1)There is only one reality. Really. It may be very complex, or hard to understand, or not yet fully understood so that there’s competing and incomplete ideas about it. But really, in the end, there is only one version of it. There’s no such thing as “this is truth for me”. reality just does not work that way. And me saying so does not make me a fascist or a fundamentalist or a bigot. If you’re wrong; learn something from it, don’t go running to mommy because you think I’m being mean to you :-/

2)I’ve finally figured out why, despite probably not having synesthesia, numbers have colors for me: d’oh!. Except that my 4s and 7′s are greenish, not pink/purple. hmm….

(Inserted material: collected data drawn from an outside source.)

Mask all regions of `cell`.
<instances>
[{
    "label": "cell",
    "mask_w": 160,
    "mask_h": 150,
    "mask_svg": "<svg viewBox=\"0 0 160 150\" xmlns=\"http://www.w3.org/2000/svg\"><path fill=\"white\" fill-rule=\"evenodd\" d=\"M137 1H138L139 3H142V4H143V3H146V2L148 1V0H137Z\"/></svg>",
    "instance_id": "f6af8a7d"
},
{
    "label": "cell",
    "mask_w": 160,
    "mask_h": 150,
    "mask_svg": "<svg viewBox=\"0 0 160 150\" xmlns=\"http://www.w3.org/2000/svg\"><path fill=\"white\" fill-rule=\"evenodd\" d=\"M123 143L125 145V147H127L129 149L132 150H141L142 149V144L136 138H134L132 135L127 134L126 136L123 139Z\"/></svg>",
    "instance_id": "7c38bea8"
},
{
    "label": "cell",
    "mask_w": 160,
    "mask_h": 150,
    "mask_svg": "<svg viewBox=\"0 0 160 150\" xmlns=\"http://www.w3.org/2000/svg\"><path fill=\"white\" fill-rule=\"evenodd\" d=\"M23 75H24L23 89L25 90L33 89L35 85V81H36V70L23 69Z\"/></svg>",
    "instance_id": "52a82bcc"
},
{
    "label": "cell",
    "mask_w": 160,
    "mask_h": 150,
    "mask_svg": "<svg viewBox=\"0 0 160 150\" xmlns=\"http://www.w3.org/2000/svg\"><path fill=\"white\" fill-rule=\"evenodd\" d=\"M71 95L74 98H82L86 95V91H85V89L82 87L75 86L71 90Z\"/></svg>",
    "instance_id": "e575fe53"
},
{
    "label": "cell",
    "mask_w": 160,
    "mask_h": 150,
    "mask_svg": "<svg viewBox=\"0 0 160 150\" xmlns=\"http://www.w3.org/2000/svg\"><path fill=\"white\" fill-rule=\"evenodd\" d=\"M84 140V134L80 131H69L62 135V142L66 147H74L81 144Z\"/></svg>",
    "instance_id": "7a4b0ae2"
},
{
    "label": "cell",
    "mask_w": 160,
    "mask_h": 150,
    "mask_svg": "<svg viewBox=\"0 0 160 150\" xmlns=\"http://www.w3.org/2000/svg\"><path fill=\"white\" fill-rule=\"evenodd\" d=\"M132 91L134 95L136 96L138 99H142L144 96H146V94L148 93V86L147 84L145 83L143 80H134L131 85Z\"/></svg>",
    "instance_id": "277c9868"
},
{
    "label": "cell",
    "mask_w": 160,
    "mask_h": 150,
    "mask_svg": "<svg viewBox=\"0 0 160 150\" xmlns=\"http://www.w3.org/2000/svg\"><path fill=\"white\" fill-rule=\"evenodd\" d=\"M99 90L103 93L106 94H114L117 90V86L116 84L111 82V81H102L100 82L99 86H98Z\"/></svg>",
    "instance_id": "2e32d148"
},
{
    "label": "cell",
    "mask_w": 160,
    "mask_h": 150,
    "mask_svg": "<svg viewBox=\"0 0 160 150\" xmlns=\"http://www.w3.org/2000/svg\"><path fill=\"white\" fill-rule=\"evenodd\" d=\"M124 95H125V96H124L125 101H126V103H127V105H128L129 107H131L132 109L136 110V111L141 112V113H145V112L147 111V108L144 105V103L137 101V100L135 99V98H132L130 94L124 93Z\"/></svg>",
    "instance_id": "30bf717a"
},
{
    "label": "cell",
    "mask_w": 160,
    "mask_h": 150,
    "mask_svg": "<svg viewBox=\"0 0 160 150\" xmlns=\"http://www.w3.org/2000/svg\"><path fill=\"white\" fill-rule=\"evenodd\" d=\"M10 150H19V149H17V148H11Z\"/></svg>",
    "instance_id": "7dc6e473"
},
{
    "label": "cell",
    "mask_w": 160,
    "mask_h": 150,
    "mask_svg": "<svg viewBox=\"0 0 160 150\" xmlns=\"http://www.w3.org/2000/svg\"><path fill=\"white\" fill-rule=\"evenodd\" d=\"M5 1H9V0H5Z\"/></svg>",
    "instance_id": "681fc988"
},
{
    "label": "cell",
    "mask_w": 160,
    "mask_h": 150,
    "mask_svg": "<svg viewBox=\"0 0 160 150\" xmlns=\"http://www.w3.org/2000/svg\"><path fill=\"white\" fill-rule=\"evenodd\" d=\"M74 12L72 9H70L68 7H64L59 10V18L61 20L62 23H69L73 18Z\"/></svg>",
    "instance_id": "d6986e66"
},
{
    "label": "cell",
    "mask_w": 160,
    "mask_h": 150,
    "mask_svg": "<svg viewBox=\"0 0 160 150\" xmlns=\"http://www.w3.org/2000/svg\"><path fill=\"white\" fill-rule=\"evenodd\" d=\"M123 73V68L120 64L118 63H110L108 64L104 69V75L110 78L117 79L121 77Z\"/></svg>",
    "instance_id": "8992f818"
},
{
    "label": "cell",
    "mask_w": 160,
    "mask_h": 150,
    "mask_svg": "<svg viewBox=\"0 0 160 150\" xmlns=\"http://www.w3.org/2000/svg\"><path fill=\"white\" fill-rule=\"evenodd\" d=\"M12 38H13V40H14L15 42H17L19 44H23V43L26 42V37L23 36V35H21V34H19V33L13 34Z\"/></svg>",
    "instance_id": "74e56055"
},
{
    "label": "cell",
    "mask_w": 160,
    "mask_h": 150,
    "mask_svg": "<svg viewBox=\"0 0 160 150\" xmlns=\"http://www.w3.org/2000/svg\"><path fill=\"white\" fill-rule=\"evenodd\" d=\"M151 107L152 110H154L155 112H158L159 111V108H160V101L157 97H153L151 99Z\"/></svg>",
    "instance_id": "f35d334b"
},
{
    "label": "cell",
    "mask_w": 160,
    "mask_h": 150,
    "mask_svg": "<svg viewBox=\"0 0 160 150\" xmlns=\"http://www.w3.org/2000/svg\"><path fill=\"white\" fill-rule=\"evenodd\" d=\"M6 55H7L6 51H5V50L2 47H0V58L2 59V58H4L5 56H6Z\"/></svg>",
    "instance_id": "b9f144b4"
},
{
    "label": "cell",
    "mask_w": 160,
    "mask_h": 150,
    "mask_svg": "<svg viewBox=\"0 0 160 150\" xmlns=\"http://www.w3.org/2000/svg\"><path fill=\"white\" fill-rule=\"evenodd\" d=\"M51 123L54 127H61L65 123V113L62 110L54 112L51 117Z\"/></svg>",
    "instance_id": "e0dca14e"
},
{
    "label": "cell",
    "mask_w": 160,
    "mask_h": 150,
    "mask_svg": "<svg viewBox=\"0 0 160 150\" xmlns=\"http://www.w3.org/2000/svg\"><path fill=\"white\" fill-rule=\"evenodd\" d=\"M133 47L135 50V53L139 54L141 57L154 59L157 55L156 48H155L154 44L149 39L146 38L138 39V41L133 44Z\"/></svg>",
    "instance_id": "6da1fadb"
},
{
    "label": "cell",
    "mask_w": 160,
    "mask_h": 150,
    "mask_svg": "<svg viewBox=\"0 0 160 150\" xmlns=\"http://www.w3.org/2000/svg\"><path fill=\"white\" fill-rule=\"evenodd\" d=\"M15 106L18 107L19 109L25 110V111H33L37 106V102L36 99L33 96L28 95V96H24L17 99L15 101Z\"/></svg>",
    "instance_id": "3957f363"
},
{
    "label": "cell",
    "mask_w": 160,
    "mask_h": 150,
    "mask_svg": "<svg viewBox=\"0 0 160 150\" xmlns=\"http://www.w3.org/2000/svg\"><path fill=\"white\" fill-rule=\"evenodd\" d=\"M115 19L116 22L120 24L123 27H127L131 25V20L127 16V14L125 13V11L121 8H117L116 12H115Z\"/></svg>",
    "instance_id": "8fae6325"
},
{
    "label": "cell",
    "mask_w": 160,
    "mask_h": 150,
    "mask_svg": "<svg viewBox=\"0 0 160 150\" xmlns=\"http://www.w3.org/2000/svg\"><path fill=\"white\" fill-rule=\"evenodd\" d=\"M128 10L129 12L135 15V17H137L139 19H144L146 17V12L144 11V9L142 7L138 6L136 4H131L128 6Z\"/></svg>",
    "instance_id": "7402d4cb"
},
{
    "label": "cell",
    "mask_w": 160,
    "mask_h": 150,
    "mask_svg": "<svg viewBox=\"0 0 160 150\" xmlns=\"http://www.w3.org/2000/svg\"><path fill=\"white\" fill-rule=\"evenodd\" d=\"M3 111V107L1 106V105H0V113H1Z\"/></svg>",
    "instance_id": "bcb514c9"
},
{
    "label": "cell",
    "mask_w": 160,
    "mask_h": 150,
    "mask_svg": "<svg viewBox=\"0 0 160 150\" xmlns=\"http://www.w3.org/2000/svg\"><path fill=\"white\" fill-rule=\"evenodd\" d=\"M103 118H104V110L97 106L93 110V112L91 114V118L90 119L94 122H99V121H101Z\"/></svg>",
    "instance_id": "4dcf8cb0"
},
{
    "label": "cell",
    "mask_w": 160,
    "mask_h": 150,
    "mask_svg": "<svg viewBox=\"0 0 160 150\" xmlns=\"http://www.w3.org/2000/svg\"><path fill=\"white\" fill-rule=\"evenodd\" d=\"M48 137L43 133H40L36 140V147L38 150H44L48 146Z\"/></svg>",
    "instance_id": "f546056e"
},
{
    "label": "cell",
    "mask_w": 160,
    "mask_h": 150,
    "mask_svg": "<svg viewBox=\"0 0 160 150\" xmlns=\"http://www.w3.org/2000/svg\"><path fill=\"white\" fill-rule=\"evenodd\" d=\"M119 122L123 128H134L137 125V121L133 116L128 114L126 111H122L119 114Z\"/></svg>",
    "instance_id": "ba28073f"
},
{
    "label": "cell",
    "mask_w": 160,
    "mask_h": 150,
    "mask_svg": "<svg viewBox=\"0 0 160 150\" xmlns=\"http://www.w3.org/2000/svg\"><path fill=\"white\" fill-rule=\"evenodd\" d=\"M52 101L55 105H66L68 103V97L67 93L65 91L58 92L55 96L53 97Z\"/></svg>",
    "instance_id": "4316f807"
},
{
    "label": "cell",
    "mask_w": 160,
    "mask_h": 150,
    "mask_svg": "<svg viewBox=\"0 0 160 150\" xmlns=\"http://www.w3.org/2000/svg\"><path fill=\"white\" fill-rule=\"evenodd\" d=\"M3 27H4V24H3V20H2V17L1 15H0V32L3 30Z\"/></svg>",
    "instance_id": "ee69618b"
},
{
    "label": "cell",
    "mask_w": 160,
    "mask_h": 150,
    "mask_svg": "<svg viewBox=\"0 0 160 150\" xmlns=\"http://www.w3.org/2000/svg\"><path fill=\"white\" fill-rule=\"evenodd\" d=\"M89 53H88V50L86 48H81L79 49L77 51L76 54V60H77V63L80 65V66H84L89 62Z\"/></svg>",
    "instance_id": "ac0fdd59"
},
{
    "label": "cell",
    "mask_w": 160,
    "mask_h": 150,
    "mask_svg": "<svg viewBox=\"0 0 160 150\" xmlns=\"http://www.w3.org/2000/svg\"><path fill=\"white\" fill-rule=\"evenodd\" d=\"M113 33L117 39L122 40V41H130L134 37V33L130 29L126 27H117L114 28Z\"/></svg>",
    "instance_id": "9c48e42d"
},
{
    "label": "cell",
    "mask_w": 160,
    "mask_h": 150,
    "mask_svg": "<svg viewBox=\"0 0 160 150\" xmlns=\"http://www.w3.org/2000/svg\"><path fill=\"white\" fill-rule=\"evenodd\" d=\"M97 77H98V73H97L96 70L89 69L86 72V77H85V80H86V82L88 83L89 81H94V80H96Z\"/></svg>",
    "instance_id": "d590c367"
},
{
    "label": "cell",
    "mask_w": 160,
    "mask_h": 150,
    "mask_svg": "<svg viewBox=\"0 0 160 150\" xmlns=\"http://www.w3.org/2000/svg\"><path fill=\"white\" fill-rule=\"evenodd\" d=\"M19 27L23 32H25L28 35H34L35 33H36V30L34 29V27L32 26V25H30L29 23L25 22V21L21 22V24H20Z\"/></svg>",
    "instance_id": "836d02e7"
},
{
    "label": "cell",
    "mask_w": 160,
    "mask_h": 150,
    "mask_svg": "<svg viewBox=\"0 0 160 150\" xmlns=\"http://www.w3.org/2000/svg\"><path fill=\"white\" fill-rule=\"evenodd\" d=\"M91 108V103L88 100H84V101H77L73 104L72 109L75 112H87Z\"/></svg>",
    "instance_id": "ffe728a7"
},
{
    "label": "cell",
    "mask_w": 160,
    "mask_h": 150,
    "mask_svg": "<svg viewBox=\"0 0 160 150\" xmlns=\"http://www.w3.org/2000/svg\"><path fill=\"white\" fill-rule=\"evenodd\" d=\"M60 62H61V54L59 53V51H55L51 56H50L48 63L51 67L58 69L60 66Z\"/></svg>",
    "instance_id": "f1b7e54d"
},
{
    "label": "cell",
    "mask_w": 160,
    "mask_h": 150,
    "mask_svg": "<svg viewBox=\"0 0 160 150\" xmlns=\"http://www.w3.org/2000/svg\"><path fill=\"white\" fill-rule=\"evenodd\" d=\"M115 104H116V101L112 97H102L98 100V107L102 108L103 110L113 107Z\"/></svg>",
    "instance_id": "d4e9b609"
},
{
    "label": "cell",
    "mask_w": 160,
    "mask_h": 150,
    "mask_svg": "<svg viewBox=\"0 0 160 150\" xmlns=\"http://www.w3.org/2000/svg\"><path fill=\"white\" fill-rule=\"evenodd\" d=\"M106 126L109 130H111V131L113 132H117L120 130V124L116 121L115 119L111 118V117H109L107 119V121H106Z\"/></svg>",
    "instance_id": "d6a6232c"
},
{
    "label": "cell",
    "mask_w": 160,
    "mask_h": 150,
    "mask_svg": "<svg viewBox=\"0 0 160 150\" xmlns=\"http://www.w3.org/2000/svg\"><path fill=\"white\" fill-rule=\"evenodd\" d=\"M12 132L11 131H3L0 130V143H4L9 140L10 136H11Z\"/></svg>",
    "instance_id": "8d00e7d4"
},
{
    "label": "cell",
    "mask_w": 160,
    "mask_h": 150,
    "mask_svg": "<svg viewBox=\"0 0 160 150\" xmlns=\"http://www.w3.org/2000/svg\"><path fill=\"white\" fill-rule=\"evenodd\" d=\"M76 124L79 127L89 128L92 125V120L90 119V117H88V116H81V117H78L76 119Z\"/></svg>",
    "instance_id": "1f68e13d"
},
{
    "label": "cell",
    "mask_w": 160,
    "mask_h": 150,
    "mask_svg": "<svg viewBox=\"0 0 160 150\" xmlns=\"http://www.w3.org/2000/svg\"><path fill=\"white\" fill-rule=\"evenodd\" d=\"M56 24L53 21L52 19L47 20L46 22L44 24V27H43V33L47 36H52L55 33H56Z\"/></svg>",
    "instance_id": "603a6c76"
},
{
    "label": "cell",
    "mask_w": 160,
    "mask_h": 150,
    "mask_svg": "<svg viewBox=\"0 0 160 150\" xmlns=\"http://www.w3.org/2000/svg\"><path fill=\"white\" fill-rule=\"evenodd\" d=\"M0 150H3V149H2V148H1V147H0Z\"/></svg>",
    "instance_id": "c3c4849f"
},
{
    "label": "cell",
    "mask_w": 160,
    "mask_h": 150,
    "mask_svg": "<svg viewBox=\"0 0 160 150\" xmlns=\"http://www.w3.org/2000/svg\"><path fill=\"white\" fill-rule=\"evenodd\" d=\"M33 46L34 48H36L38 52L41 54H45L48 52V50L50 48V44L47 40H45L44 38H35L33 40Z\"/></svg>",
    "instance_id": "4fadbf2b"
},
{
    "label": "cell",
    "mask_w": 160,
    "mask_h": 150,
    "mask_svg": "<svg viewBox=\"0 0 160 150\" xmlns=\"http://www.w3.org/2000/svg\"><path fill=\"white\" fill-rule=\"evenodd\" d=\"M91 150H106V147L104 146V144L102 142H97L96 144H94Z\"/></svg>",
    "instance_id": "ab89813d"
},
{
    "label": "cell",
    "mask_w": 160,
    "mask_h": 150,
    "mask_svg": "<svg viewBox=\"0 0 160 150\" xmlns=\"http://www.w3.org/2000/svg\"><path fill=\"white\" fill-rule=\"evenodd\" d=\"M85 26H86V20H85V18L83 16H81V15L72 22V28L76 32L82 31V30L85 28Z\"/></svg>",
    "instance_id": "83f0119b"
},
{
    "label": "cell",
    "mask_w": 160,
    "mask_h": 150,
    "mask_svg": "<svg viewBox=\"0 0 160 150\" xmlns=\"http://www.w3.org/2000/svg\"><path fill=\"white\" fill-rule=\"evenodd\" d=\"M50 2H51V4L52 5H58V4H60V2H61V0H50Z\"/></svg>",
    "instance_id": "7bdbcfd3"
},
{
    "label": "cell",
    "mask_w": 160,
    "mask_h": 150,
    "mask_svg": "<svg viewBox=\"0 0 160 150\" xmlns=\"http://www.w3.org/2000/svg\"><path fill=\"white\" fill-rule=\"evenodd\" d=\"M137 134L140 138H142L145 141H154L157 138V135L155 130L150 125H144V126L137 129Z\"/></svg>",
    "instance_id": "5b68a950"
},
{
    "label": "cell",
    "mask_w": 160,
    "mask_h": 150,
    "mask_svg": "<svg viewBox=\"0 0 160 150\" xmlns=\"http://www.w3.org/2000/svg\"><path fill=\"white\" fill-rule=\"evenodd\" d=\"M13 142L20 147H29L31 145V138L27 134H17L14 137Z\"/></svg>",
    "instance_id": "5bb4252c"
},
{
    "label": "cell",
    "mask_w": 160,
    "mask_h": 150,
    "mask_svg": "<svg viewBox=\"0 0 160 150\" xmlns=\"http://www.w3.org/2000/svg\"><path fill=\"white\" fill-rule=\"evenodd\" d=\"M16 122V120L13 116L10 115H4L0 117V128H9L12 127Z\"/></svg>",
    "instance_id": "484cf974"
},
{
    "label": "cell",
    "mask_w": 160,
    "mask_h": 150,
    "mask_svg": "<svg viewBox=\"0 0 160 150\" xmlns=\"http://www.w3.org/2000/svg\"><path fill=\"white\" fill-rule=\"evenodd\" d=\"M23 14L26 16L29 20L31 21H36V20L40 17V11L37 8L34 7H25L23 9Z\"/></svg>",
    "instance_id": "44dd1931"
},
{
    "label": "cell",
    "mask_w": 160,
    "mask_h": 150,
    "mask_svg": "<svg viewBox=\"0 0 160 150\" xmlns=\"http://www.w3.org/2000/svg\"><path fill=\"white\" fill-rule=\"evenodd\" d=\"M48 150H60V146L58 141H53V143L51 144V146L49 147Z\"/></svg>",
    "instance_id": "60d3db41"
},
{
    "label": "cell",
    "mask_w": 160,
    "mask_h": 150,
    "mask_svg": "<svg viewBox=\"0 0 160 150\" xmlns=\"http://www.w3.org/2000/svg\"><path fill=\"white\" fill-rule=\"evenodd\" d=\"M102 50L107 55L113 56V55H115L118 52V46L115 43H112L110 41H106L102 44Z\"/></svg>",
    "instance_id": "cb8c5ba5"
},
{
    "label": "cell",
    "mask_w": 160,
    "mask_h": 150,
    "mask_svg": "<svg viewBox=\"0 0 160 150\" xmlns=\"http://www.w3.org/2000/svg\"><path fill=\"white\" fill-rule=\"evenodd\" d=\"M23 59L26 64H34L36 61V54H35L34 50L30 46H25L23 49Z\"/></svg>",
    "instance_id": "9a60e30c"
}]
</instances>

3)I watched “Invention of Lying” the other day. funny idea, but it bugged me to no end that for some reason the movie assumes that being always honest makes people shallow and coldhearted and calculating. If you can’t lie, even by omission, then you can’t lie to yourself either, so “social conventions” wouldn’t work, because people would honestly say what bull it all is. And therefore she would have never picked the snooty hot guy over the nice dorky one. She would have told him “you’re hot and I want your babies. But you’re boring and I don’t like you. So, let’s make some babies, and then get lost, please.” That completely ruined what could have been a good movie otherwise.

4)there was something else I was gonna write, but I forgot what. I distinctly remember there being four things I was gonna write about. Crap. Note to self: make more notes to self on paper.